富士山は20~21日、夏休みシーズン初となる週末を迎えた。夜通し登る「弾丸登山」を防ぐための登山規制で、夜間の登山道は昨年とは異なり、静寂に包まれていた。一方、山小屋前で仮眠を取る登山者が確認されており、山梨県は対応を検討する考えだ。
「平和な夜で素晴らしい。規制の効果が出ている」。8合目の山小屋「太子館」のスタッフで、富士山吉田口旅館組合の井上義景事務局長は、昨年との違いをそう表現した。20日夜は登山道を歩く人はほとんど見られず、静かだった。

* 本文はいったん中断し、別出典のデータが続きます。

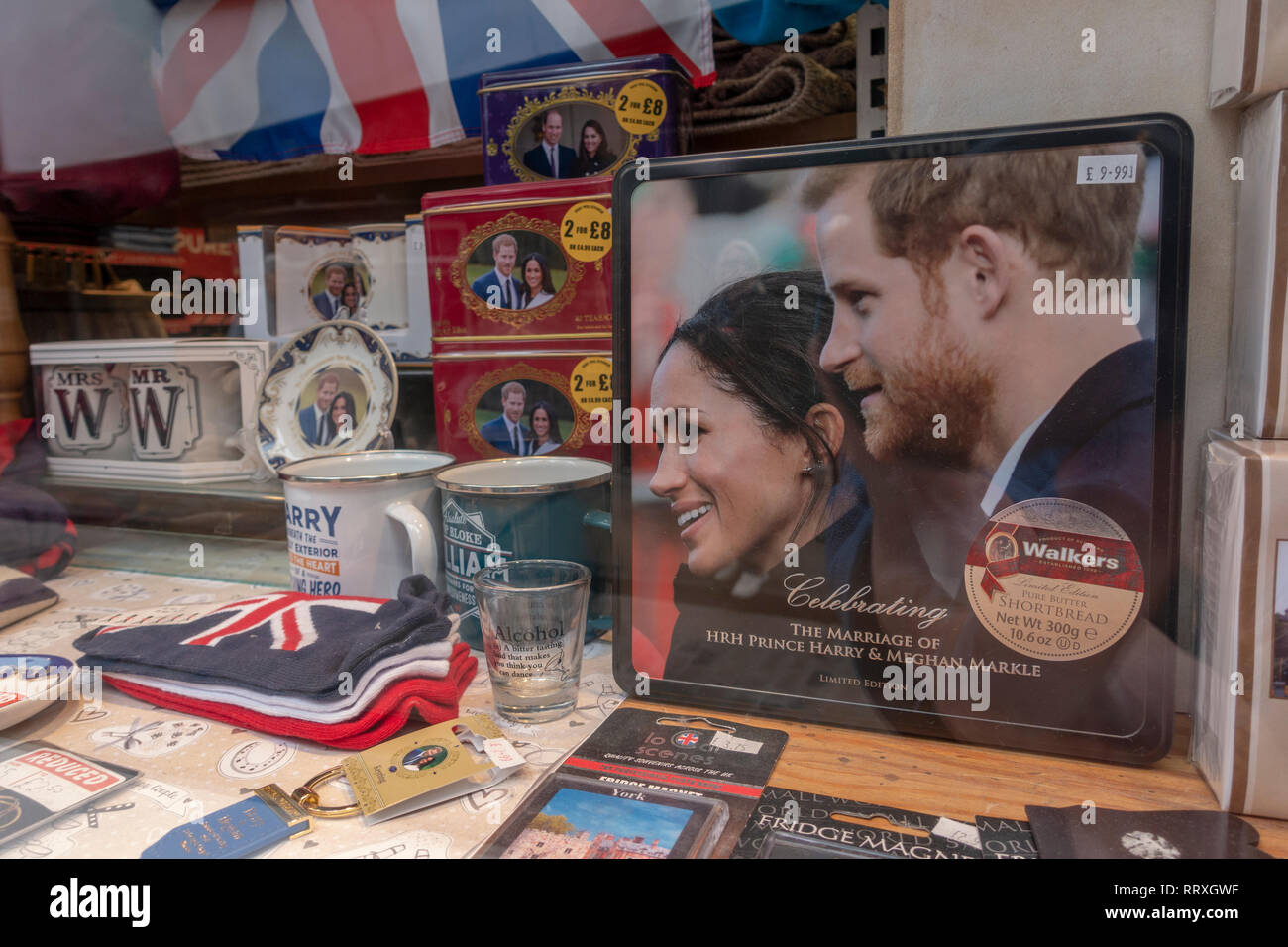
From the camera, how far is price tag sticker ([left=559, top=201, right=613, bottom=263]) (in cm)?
80

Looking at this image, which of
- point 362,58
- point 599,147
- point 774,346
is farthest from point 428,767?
point 362,58

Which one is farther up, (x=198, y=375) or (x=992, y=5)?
(x=992, y=5)

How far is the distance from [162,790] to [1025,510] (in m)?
0.54

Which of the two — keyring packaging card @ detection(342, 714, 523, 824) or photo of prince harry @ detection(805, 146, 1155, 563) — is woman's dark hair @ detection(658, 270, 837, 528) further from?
keyring packaging card @ detection(342, 714, 523, 824)

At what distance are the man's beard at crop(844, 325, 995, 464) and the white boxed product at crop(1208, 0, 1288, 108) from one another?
0.22 meters

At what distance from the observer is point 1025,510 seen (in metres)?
0.52

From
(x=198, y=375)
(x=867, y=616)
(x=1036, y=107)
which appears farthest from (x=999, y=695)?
(x=198, y=375)

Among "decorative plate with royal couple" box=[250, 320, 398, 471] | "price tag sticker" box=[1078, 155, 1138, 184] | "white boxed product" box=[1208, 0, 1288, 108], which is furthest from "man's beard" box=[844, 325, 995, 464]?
"decorative plate with royal couple" box=[250, 320, 398, 471]

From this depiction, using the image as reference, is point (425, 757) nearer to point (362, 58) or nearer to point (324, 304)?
point (324, 304)

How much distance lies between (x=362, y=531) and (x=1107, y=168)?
0.60m

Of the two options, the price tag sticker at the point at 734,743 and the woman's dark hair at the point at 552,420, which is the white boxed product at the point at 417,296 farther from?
the price tag sticker at the point at 734,743

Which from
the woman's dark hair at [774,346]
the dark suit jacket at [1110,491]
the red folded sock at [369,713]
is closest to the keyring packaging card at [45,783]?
the red folded sock at [369,713]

富士吉田市が6合目で計測したデータでは、開山3週間(1~21日)の登山者は3万6471人。昨年同期比で5000人近く減った。読売新聞の分析では、ご来光目当ての弾丸登山者が含まれるとみられる午後9~11時台は53人で、昨年比95・3%減。正午前後を中心に登山者が微増しており、日中に「スライド」した可能性がある。
一方、夜間に山小屋前で仮眠を取ったり、とどまったりする登山者が確認され、新たな問題となっている。井上事務局長によると、13日は山小屋前で40~50人が保温効果のあるシートにくるまり、仮眠するなどしていた。その後、同様の事態はないが、「規制の効果が薄まる。これからがハイシーズンなので心配」とこぼす。
20日夜、本8合目の山小屋前のベンチで寝袋に入って仮眠していたベトナム人男性(28)は、午後2時過ぎから登山を始めたという。「日本一の山だから登りたかったが、山小屋の予約方法が分からなかった。次はちゃんと予約する。その方が安全だから」と話した。
山梨県は、国や地元、山小屋関係者と連携して対策するほか、大使館への協力要請も検討するという。長崎知事は18日の記者会見で「心ない登山者によって安全な富士登山が損なわれるのは極めて遺憾」と述べた。